***** Records provided *****

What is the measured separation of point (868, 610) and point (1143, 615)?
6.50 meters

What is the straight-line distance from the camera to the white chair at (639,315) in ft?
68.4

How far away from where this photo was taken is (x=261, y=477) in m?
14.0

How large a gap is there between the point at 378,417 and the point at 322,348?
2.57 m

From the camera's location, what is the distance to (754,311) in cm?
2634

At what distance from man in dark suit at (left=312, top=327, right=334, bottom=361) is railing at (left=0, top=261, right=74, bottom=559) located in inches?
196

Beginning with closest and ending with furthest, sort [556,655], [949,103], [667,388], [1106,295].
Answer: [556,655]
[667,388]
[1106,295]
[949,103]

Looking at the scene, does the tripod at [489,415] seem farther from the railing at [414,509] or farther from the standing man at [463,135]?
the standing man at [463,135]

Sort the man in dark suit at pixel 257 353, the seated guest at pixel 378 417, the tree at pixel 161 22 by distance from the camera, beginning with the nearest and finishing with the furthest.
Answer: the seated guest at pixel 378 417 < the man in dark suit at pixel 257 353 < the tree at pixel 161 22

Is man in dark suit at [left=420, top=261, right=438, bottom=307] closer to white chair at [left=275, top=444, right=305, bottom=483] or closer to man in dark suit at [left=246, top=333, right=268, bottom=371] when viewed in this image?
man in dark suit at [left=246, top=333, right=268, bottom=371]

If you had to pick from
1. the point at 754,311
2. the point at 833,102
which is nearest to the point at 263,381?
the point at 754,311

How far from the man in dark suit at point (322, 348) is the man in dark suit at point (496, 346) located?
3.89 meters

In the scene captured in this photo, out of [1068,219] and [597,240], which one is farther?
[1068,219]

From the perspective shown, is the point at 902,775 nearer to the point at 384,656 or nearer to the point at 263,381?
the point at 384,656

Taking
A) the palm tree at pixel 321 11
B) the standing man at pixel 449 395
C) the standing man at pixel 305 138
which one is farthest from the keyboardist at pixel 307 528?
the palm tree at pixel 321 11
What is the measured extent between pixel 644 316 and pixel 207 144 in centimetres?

*****

> Task: Reproduce the data verbatim, starting at the line that contains "If you had to pick from" and ending with the final line of the data, including both of those lines.

> Completed task:
If you had to pick from
1. the point at 754,311
2. the point at 833,102
which is nearest to the point at 263,381?
the point at 754,311

How far from the man in dark suit at point (322, 348) is the man in dark suit at point (496, 346) located?
3.89 meters

In the scene captured in this photo, out of [1068,219] and [597,240], which one is farther?
[1068,219]

From the perspective shown, is the point at 902,775 nearer to the point at 384,656 or nearer to the point at 263,381?
the point at 384,656

Taking
A) the palm tree at pixel 321 11
B) the standing man at pixel 449 395
C) the standing man at pixel 305 138
which one is farthest from the keyboardist at pixel 307 528?
the palm tree at pixel 321 11
What is the measured extent between pixel 644 316 and pixel 207 144 in centimetres?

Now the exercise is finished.